◆みわ委員 日本共産党のみわ智恵美です。党を代表し質問いたします。どうぞよろしくお願いいたします。
委員長、スライドの使用許可をお願いいたします。
○磯部副委員長 どうぞお使いください。
◆みわ委員 初めに、生活道路における人優先の交通安全対策についてです。
先日、道路局、土木事務所、警察の連名でゾーン30プラスという取組の記者発表がされました。緑区の中山町地区、南区の大岡小学校周辺地区の2地区についてでしたが、大岡小学校周辺の道路がスラロームになっていることを私も知っていましたので、さらなる取組とし、その効果が非常に気になったところです。両地区とも車の速度抑制の効果が出ているということです。スライドを御覧ください。(資料を表示)これは大岡小学校周辺地区でハンプを設置した道路です。ハンプを設置した路線の前と後の車の速度分布を示したグラフです。時速30キロ規制の道路で、それ以上のスピードを出す車が40%から17%に減少しております。
次のスライドは、狭窄設置を行った道路です。こちらのスライドも効果を示しておりますが、時速30キロ以上のスピードを出す車が56%から9%にと大きく減少しています。大変効果があったことがデータで分かります。
この取組を進めるに当たっては、対策地区の選定、対策案、効果の確認の各段階でデータを活用したと聞いています。そこで、これまでのデータに基づく交通安全対策の取組について伺います。
◎角野道路部長 これまで港北区大倉山三丁目地区、緑区中山町地区、栄区桂台地区、中区花咲町三丁目地区の4地区でデータを活用した交通安全対策を実施しております。
◆みわ委員 これまで4地区ということですが、地域の安全性は高まるのは分かりますが、工期はどのくらいでしょうか。
◎角野道路部長 直近で対策を実施した地区では、ハンプや狭窄などの物理的デバイスを設置しており、路面標示などの対策も含めて工事に着手してから約1か月の工期で対策が完了しております。
◆みわ委員 短い工期で実施できる、効果も出てくるという非常によい取組だと思いますが、まず4地区です。このような物理的デバイスの設置など、ハンプや狭窄の設置を進める上で見えてきた課題は何でしょうか。
◎角野道路部長 ハンプや狭窄については、勾配の急な箇所や見通しの悪い箇所などでは設置ができない、そういう制約がございます。また、駐車場からの車の出し入れや地先利用等に影響がないよう、沿道の皆様の御理解と御協力を得るために十分な時間をかけて合意形成を図ることが重要と考えております。
◆みわ委員 交通安全に効果的な対策であっても地形的な条件、地域との合意形成など様々な制約から実施できないものもあることが分かります。事業のさらなる推進を図っていただきたいと思いますが、対策効果が高いことから同様の対策をしてほしいという声が、今後、記者発表もされておりますので、地域から上がってくるのではないかと思います。今後上がってくる地域からの要望にはどのように対応していかれるのでしょうか。

* * *

◆ 指示 a ◆
行の中から「seen」という語を含むものをすべて見つけ出し、一行ずつ書き写してください。
本文と行は、それぞれ別の出典から取られています。

保存済みの項目

* * *

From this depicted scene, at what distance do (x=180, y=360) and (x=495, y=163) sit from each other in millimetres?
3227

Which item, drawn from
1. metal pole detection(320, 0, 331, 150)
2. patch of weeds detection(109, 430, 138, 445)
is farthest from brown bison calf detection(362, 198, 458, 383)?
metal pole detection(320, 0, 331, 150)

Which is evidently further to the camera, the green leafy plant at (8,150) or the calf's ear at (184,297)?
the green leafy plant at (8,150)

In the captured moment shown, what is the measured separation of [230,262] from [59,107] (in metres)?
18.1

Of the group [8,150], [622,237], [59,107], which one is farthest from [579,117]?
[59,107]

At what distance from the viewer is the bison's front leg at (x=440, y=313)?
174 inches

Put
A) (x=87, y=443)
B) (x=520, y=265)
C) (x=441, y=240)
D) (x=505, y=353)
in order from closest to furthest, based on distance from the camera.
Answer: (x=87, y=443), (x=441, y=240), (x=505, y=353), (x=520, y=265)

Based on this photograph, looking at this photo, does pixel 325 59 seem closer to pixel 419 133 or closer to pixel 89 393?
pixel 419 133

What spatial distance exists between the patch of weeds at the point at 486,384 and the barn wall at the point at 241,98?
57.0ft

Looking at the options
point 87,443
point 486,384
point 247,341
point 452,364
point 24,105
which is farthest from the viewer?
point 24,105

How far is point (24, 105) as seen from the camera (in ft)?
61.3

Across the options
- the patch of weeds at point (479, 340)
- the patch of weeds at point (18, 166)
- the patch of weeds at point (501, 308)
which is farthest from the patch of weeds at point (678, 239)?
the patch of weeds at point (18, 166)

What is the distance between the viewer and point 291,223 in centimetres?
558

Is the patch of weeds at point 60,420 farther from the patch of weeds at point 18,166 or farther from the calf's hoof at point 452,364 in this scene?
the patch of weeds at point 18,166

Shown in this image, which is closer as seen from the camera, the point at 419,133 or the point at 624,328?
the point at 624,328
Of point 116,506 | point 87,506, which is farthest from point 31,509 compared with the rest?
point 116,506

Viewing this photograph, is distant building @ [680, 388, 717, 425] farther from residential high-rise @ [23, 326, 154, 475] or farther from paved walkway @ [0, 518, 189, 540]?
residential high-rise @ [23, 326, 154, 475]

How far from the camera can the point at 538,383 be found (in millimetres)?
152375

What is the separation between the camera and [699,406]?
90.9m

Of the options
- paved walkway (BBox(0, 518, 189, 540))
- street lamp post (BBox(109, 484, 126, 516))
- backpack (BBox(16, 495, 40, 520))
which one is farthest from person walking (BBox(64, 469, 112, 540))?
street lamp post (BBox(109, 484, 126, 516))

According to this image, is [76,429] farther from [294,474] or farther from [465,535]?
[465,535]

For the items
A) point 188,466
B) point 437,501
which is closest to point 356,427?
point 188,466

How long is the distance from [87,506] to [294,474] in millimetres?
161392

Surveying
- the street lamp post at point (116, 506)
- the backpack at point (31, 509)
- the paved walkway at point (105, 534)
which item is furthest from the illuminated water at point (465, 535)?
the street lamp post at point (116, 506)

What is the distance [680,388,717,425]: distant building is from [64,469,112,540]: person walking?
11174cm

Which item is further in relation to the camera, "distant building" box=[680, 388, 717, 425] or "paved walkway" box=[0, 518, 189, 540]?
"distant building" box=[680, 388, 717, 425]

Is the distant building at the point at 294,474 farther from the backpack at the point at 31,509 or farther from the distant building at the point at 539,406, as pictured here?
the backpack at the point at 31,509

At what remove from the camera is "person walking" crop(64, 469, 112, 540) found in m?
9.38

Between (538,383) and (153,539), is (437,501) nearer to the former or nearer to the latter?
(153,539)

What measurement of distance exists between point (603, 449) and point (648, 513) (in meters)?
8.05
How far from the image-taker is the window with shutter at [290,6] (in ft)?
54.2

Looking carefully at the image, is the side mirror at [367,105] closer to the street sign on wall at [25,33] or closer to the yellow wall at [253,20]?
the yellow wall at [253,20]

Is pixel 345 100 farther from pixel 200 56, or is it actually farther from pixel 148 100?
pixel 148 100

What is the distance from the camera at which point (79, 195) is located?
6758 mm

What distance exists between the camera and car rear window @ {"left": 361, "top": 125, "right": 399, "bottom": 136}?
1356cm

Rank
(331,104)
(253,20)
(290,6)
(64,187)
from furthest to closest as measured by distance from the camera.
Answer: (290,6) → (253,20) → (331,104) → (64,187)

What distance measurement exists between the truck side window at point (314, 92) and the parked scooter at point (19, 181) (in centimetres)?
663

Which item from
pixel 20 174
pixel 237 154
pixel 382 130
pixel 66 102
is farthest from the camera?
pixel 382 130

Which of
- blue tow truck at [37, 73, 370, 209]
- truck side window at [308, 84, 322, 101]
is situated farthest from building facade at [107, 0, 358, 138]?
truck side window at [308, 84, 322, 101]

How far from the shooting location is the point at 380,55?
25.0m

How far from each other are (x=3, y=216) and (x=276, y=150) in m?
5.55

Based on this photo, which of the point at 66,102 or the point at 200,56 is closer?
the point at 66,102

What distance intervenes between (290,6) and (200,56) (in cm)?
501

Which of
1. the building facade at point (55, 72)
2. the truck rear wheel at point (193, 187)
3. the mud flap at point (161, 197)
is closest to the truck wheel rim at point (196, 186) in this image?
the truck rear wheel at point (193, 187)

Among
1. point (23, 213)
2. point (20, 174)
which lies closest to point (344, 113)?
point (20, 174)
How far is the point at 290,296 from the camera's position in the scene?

* * *

◆ 指示 b ◆
本文の「この取組を進めるに当たっては」から「えてきた課題は何でしょうか。」までを、「工期」を「施工期間」に置き換えて示してください。

◆ 回答 a ◆
How far is point (24, 105) as seen from the camera (in ft)?
Shown in this image, which is closer as seen from the camera, the point at 419,133 or the point at 624,328?

◆ 回答 b ◆
この取組を進めるに当たっては、対策地区の選定、対策案、効果の確認の各段階でデータを活用したと聞いています。そこで、これまでのデータに基づく交通安全対策の取組について伺います。
◎角野道路部長 これまで港北区大倉山三丁目地区、緑区中山町地区、栄区桂台地区、中区花咲町三丁目地区の4地区でデータを活用した交通安全対策を実施しております。
◆みわ委員 これまで4地区ということですが、地域の安全性は高まるのは分かりますが、施工期間はどのくらいでしょうか。
◎角野道路部長 直近で対策を実施した地区では、ハンプや狭窄などの物理的デバイスを設置しており、路面標示などの対策も含めて工事に着手してから約1か月の施工期間で対策が完了しております。
◆みわ委員 短い施工期間で実施できる、効果も出てくるという非常によい取組だと思いますが、まず4地区です。このような物理的デバイスの設置など、ハンプや狭窄の設置を進める上で見えてきた課題は何でしょうか。